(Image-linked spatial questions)
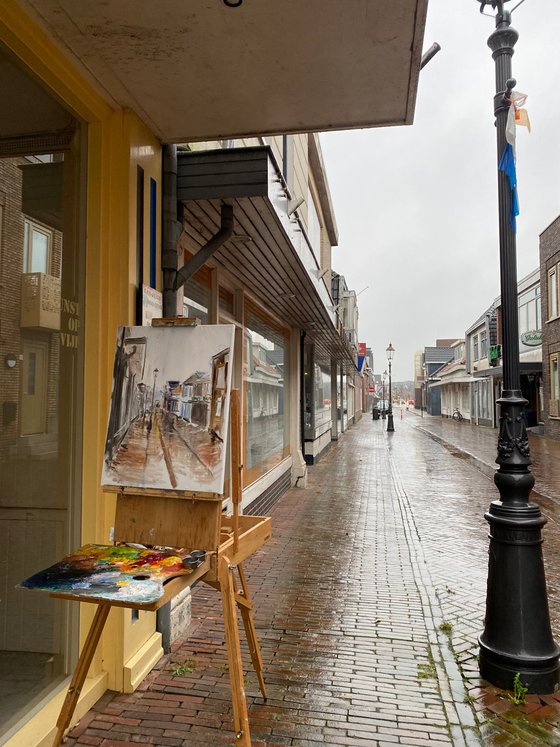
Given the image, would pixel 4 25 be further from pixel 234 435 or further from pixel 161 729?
pixel 161 729

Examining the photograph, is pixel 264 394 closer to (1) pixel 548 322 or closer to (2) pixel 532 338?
(1) pixel 548 322

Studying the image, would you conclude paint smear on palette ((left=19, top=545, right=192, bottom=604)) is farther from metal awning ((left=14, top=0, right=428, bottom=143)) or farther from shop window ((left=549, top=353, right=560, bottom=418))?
shop window ((left=549, top=353, right=560, bottom=418))

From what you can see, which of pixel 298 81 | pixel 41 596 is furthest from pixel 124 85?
pixel 41 596

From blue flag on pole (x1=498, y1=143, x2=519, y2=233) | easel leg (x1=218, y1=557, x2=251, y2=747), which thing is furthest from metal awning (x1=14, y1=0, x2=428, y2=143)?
easel leg (x1=218, y1=557, x2=251, y2=747)

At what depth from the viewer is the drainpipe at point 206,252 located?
13.6 feet

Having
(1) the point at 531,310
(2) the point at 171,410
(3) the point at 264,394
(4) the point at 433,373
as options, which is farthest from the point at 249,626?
(4) the point at 433,373

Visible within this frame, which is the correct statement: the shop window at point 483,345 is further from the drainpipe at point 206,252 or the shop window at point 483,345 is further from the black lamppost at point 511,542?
the drainpipe at point 206,252

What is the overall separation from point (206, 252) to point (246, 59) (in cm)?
146

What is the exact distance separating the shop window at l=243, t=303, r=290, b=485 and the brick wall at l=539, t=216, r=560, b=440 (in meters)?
16.6

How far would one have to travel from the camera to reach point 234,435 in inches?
111

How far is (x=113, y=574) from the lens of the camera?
2359mm

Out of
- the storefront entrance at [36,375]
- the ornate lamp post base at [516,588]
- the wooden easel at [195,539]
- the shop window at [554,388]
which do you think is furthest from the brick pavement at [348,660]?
the shop window at [554,388]

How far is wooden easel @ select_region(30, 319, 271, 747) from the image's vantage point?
8.29 ft

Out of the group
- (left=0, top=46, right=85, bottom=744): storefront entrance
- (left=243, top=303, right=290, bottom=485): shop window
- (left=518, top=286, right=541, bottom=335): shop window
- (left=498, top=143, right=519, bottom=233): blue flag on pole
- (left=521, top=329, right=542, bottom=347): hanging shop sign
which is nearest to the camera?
(left=0, top=46, right=85, bottom=744): storefront entrance
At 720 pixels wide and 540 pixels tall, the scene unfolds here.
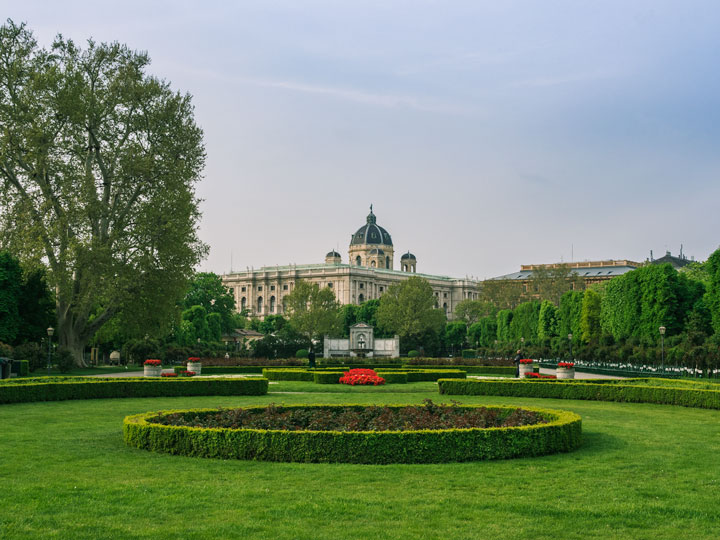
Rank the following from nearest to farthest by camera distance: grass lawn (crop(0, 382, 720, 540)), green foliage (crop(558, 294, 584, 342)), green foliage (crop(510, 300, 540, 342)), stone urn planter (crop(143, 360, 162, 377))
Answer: grass lawn (crop(0, 382, 720, 540)), stone urn planter (crop(143, 360, 162, 377)), green foliage (crop(558, 294, 584, 342)), green foliage (crop(510, 300, 540, 342))

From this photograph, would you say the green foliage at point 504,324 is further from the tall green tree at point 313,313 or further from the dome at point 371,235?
the dome at point 371,235

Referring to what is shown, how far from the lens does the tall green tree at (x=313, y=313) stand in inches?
3017

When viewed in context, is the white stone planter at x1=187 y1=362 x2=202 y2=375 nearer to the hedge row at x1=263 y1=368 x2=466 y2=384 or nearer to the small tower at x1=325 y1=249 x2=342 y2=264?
the hedge row at x1=263 y1=368 x2=466 y2=384

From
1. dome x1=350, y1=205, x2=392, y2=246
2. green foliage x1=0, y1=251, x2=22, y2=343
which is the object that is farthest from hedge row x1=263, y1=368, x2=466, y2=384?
dome x1=350, y1=205, x2=392, y2=246

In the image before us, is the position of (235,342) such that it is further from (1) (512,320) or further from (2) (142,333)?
(2) (142,333)

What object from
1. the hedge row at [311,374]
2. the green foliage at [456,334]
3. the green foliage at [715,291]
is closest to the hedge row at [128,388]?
the hedge row at [311,374]

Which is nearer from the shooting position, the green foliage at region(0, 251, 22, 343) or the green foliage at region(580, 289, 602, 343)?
the green foliage at region(0, 251, 22, 343)

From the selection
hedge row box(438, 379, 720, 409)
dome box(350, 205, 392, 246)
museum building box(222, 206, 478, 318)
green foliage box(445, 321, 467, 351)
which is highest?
dome box(350, 205, 392, 246)

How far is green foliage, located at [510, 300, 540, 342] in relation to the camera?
72.9m

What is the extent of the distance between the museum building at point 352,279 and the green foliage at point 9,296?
9811 cm

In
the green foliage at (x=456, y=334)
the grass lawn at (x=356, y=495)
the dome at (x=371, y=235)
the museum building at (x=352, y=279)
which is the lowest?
the grass lawn at (x=356, y=495)

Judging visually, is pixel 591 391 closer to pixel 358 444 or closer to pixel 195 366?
pixel 358 444

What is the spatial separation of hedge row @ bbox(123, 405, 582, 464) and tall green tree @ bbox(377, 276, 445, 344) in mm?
65404

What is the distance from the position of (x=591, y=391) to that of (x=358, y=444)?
15.3m
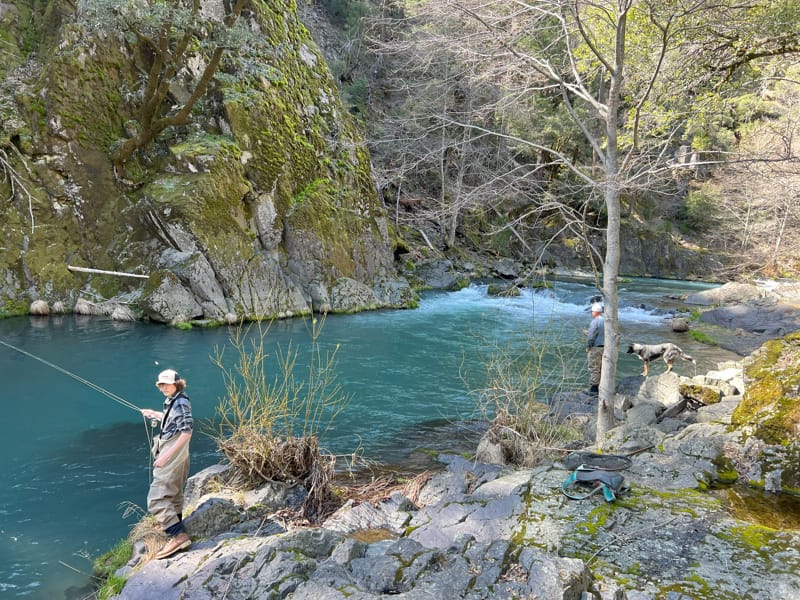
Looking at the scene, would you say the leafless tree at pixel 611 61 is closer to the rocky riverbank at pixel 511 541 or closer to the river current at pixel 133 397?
the river current at pixel 133 397

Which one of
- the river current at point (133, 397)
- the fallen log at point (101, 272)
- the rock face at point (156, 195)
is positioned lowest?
the river current at point (133, 397)

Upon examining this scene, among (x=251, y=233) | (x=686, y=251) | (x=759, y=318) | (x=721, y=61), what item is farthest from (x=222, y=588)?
(x=686, y=251)

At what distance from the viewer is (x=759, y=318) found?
15.8 m

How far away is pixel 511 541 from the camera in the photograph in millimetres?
3232

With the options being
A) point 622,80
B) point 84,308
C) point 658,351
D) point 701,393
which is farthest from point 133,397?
point 658,351

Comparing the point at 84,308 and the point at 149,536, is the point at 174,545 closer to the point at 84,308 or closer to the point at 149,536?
the point at 149,536

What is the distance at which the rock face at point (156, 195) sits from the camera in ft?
45.4

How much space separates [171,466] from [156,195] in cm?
1222

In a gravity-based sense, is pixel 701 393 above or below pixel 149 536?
above

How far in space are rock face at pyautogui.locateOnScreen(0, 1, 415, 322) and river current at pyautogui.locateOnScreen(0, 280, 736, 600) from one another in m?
1.28

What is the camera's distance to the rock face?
13836 millimetres

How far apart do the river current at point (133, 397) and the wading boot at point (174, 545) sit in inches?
33.2

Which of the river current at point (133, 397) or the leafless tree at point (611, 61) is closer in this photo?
the river current at point (133, 397)

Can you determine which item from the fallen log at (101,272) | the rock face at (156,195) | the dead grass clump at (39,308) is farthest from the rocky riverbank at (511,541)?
the dead grass clump at (39,308)
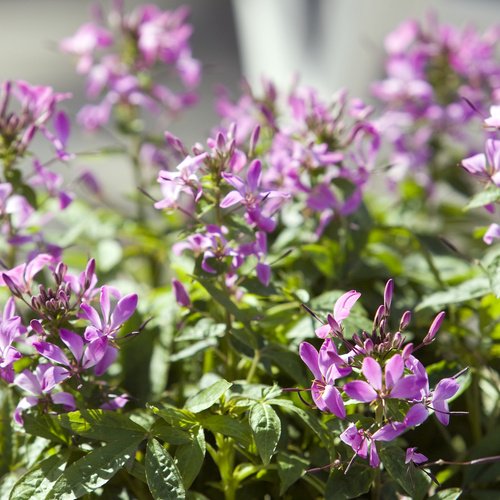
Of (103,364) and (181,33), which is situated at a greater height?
(181,33)

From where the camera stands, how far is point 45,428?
2.22ft

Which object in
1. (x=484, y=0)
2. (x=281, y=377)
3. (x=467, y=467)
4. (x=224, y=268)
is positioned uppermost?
(x=484, y=0)

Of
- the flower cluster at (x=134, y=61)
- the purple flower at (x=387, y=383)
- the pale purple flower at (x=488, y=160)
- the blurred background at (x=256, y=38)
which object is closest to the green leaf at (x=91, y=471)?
the purple flower at (x=387, y=383)

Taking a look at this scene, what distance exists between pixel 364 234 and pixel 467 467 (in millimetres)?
344

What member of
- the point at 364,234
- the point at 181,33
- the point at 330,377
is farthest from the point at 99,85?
the point at 330,377

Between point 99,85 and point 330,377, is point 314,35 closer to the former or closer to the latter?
point 99,85

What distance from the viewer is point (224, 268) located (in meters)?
0.71

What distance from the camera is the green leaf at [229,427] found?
25.1 inches

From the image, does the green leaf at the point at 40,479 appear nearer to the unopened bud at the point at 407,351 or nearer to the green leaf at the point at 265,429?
the green leaf at the point at 265,429

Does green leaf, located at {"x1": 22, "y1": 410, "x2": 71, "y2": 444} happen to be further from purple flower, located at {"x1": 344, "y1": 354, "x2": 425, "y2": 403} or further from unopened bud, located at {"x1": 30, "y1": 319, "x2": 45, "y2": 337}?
purple flower, located at {"x1": 344, "y1": 354, "x2": 425, "y2": 403}

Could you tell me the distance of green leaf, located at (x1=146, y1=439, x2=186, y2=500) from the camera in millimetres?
601

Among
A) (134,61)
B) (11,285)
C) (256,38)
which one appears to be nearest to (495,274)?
(11,285)

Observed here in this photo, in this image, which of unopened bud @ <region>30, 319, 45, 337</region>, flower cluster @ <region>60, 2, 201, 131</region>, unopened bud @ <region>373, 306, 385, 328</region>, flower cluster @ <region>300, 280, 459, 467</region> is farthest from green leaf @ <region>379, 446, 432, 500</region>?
flower cluster @ <region>60, 2, 201, 131</region>

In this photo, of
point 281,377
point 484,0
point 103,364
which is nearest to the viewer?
point 103,364
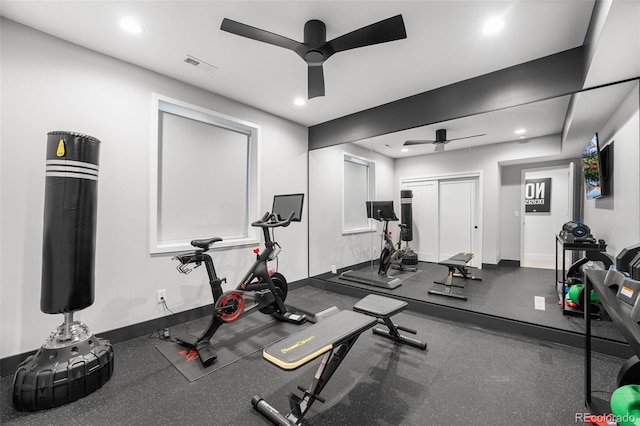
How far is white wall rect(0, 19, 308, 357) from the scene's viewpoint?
2100 millimetres

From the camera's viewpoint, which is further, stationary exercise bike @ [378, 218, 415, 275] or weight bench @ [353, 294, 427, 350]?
stationary exercise bike @ [378, 218, 415, 275]

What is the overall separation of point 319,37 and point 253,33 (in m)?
0.54

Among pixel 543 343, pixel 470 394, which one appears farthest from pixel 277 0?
pixel 543 343

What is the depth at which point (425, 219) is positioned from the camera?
3836 mm

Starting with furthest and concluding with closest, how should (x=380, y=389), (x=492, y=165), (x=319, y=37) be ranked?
(x=492, y=165) → (x=319, y=37) → (x=380, y=389)

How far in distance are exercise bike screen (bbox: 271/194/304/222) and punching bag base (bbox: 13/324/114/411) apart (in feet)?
6.71

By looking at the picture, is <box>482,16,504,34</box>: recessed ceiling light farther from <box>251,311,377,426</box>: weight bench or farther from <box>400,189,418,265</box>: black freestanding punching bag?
<box>251,311,377,426</box>: weight bench

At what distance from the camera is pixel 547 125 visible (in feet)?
10.2

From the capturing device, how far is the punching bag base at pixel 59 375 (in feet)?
5.56

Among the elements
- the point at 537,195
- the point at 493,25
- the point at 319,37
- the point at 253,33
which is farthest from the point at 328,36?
the point at 537,195

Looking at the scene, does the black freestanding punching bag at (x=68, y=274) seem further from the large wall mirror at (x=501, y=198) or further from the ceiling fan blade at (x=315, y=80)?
the large wall mirror at (x=501, y=198)

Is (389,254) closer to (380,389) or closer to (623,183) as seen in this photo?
(380,389)

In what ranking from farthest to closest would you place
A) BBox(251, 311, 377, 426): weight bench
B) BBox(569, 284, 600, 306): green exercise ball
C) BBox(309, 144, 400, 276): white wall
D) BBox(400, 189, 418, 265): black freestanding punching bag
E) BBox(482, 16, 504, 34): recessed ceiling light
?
BBox(309, 144, 400, 276): white wall, BBox(400, 189, 418, 265): black freestanding punching bag, BBox(569, 284, 600, 306): green exercise ball, BBox(482, 16, 504, 34): recessed ceiling light, BBox(251, 311, 377, 426): weight bench

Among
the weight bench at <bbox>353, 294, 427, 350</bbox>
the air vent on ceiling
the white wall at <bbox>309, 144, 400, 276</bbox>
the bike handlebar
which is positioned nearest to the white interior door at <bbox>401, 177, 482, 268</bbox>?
the white wall at <bbox>309, 144, 400, 276</bbox>
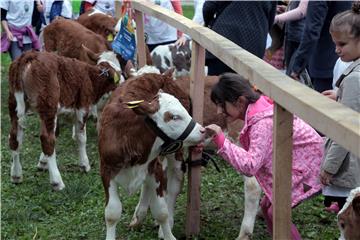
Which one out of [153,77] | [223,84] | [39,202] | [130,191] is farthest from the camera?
[39,202]

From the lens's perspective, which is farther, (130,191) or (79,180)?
(79,180)

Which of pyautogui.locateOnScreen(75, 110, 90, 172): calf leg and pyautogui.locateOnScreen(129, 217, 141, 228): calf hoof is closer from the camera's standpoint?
pyautogui.locateOnScreen(129, 217, 141, 228): calf hoof

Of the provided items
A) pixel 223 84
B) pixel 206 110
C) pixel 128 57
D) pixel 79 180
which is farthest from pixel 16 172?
pixel 223 84

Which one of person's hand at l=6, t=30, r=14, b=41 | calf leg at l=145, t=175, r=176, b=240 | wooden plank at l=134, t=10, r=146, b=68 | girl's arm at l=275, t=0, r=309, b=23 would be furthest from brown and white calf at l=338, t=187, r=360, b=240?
person's hand at l=6, t=30, r=14, b=41

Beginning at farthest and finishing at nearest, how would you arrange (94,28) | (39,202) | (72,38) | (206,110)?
(94,28) → (72,38) → (39,202) → (206,110)

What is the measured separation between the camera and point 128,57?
7.21 m

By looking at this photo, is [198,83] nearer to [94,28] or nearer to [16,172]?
[16,172]

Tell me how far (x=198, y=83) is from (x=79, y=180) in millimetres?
2559

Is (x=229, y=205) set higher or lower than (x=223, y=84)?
lower

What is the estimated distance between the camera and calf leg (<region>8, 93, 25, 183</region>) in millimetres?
7027

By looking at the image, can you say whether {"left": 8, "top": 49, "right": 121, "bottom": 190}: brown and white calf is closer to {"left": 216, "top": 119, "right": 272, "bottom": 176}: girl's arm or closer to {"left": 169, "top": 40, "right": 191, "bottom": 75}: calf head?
{"left": 169, "top": 40, "right": 191, "bottom": 75}: calf head

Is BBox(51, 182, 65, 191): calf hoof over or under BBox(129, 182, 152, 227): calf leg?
under

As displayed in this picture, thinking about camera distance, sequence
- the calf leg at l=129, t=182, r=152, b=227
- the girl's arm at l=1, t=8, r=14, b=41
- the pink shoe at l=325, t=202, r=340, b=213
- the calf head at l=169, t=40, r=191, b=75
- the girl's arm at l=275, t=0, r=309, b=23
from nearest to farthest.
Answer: the calf leg at l=129, t=182, r=152, b=227, the pink shoe at l=325, t=202, r=340, b=213, the girl's arm at l=275, t=0, r=309, b=23, the calf head at l=169, t=40, r=191, b=75, the girl's arm at l=1, t=8, r=14, b=41

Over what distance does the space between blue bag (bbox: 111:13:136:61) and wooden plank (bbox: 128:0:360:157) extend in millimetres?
2861
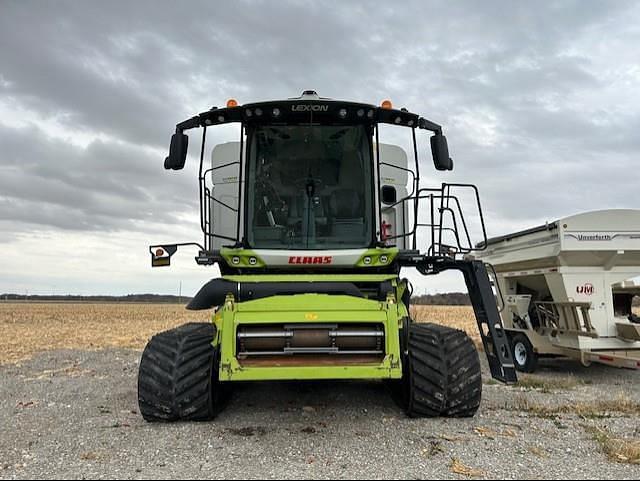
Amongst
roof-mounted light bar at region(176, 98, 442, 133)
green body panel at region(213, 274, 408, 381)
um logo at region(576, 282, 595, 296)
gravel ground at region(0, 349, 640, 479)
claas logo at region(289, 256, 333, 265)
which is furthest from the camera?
um logo at region(576, 282, 595, 296)

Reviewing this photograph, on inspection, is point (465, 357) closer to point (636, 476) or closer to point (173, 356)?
point (636, 476)

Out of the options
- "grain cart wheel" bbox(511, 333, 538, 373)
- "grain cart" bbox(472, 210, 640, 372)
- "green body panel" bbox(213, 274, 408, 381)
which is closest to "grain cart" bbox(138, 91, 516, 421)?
"green body panel" bbox(213, 274, 408, 381)

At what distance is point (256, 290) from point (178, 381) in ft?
3.87

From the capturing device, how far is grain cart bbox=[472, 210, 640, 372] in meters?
9.14

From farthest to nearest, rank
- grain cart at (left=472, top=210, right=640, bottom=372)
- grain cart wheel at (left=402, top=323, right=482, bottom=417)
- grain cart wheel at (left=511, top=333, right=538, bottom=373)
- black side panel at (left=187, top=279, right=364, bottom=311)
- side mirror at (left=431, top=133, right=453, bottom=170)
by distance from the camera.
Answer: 1. grain cart wheel at (left=511, top=333, right=538, bottom=373)
2. grain cart at (left=472, top=210, right=640, bottom=372)
3. side mirror at (left=431, top=133, right=453, bottom=170)
4. black side panel at (left=187, top=279, right=364, bottom=311)
5. grain cart wheel at (left=402, top=323, right=482, bottom=417)

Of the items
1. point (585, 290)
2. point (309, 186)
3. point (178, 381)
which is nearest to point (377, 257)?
point (309, 186)

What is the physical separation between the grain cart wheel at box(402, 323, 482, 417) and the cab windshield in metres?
1.33

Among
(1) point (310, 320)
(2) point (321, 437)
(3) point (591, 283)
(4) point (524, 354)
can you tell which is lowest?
(2) point (321, 437)

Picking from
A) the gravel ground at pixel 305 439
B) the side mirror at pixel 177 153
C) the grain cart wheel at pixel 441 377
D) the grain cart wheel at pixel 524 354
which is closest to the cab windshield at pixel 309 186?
the side mirror at pixel 177 153

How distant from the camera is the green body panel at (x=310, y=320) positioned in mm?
5039

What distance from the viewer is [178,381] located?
17.6ft

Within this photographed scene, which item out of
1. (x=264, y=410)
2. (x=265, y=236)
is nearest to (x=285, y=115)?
(x=265, y=236)

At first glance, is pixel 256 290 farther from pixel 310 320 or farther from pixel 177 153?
pixel 177 153

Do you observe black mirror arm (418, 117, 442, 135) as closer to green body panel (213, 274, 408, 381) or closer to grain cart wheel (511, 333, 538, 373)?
→ green body panel (213, 274, 408, 381)
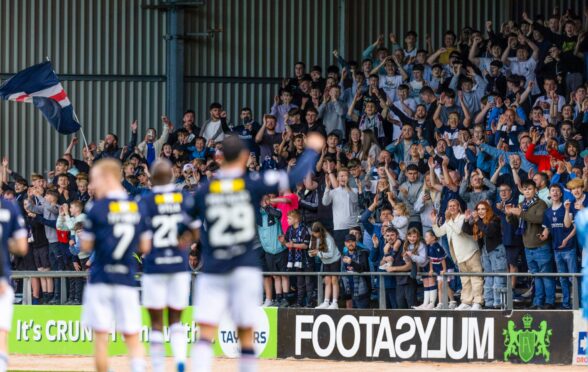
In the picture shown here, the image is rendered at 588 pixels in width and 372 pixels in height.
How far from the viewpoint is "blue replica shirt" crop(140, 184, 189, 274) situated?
13.2m

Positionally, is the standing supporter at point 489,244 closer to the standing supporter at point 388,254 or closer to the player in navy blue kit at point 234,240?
the standing supporter at point 388,254

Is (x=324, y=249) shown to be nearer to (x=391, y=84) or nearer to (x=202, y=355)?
(x=391, y=84)

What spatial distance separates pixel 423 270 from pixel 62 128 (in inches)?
377

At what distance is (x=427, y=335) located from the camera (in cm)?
1989

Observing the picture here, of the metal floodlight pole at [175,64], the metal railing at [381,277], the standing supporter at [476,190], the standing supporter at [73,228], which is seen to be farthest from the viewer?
the metal floodlight pole at [175,64]

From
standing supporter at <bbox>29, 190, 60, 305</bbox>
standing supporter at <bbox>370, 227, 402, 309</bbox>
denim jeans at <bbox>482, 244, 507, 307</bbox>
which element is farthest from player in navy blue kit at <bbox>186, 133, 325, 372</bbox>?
standing supporter at <bbox>29, 190, 60, 305</bbox>

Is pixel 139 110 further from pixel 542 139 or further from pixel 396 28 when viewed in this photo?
pixel 542 139

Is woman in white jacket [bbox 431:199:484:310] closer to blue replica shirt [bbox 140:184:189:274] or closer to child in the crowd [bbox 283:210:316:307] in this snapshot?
child in the crowd [bbox 283:210:316:307]

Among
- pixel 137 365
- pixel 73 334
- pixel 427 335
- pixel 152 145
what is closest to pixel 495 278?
pixel 427 335

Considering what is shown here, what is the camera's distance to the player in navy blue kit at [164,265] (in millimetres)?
13141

AIM OF THE EXERCISE>
From the line that contains "Is (x=324, y=249)" down to the last line of the listing above, repeat each line exactly, and include nothing else.

ANSWER TO THIS PROBLEM>
Is (x=324, y=249) shown to be nearer to (x=391, y=84) or nearer to (x=202, y=355)?
(x=391, y=84)

What spatial distance separates pixel 423 270 from pixel 62 128 (in inches)?
377

At what distance is (x=427, y=335) located from the camera (in cm)?
1989

Observing the picture here, of the metal floodlight pole at [175,64], the metal railing at [381,277], the standing supporter at [476,190], the standing supporter at [73,228], which is seen to be farthest from the viewer?
the metal floodlight pole at [175,64]

From
standing supporter at <bbox>29, 190, 60, 305</bbox>
standing supporter at <bbox>370, 227, 402, 309</bbox>
denim jeans at <bbox>482, 244, 507, 307</bbox>
which element is farthest from player in navy blue kit at <bbox>186, 133, 325, 372</bbox>?
standing supporter at <bbox>29, 190, 60, 305</bbox>

Is pixel 139 110 further from pixel 542 139 or further from pixel 396 28 when viewed in this photo?
pixel 542 139

Is woman in white jacket [bbox 431:199:484:310] closer to blue replica shirt [bbox 140:184:189:274] or closer to child in the crowd [bbox 283:210:316:307] in this snapshot?
child in the crowd [bbox 283:210:316:307]

Among
- pixel 137 365
- pixel 73 334
- pixel 427 335
- pixel 152 145
what is closest to pixel 495 278?
pixel 427 335

Considering what is shown here, what is the camera's distance to the player in navy blue kit at [164,265] (in millimetres)?
13141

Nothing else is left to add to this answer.